--- SHORT TASK ---
Render every line of the items below as a single numbered list, omitting any blank lines.

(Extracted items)
+---+

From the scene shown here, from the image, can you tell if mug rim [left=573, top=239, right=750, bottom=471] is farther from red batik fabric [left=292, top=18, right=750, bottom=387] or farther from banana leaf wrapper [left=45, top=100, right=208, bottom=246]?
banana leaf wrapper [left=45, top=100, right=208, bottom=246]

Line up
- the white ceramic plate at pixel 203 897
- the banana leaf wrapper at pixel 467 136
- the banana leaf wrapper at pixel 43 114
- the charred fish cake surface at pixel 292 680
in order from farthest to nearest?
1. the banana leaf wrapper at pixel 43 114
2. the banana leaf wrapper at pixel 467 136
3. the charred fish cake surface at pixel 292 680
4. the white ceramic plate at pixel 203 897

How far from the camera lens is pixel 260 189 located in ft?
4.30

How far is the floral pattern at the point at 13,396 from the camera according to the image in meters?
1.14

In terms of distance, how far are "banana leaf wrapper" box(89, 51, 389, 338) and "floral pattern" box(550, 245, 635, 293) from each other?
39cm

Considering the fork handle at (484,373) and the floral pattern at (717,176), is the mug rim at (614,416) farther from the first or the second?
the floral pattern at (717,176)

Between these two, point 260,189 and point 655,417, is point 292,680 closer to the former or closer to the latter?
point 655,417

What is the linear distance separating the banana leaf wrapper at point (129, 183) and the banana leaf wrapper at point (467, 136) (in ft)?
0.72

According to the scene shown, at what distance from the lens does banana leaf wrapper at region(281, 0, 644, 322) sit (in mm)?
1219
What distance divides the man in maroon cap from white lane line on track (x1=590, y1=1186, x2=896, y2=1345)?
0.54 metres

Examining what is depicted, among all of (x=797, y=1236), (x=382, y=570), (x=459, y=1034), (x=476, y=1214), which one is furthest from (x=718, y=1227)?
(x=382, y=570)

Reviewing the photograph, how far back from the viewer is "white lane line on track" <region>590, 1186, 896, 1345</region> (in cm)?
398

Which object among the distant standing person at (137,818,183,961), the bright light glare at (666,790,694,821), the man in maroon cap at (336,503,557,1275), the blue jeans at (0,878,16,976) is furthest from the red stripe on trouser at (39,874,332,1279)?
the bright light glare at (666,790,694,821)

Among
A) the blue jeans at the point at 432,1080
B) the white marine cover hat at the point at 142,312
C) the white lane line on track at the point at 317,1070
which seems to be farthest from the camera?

+---+

--- WRITTEN REPLY ---
1. From the scene shown here, from the image, can you tell if mug rim [left=573, top=239, right=750, bottom=471] is farther from red batik fabric [left=292, top=18, right=750, bottom=387] or farther from banana leaf wrapper [left=45, top=100, right=208, bottom=246]?
2. banana leaf wrapper [left=45, top=100, right=208, bottom=246]
3. Line up
4. - the white ceramic plate at pixel 203 897
5. - the banana leaf wrapper at pixel 467 136
6. - the banana leaf wrapper at pixel 43 114
7. - the charred fish cake surface at pixel 292 680
8. in order from farthest to nearest?
9. 1. the banana leaf wrapper at pixel 43 114
10. 2. the banana leaf wrapper at pixel 467 136
11. 3. the charred fish cake surface at pixel 292 680
12. 4. the white ceramic plate at pixel 203 897
13. How far from the camera lens is pixel 260 189 located in ft?
14. 4.30
15. How far is the floral pattern at the point at 13,396 from the camera according to the image in meters?
16. 1.14
17. In terms of distance, how far are "banana leaf wrapper" box(89, 51, 389, 338) and "floral pattern" box(550, 245, 635, 293) from each other?
18. 39cm
19. Considering the fork handle at (484,373) and the floral pattern at (717,176), is the mug rim at (614,416) farther from the first or the second?
20. the floral pattern at (717,176)
21. Between these two, point 260,189 and point 655,417, is point 292,680 closer to the former or closer to the latter?
22. point 655,417
23. What is the linear distance separating the banana leaf wrapper at point (129, 183) and the banana leaf wrapper at point (467, 136) (in ft)?
24. 0.72
25. According to the scene shown, at what distance from the lens does banana leaf wrapper at region(281, 0, 644, 322) sit (in mm)?
26. 1219
27. What distance divides the man in maroon cap from white lane line on track (x1=590, y1=1186, x2=896, y2=1345)?
28. 0.54 metres
29. Examining what is depicted, among all of (x=797, y=1236), (x=382, y=570), (x=459, y=1034), (x=476, y=1214), which one is furthest from (x=718, y=1227)?
30. (x=382, y=570)
31. Reviewing the photograph, how far back from the viewer is "white lane line on track" <region>590, 1186, 896, 1345</region> (in cm)?
32. 398
33. Which object among the distant standing person at (137,818,183,961), the bright light glare at (666,790,694,821), the man in maroon cap at (336,503,557,1275), the blue jeans at (0,878,16,976) is furthest from the red stripe on trouser at (39,874,332,1279)?
34. the bright light glare at (666,790,694,821)
35. Among
36. A) the blue jeans at the point at 432,1080
37. B) the white marine cover hat at the point at 142,312
38. C) the white lane line on track at the point at 317,1070
39. which seems to be farthest from the camera?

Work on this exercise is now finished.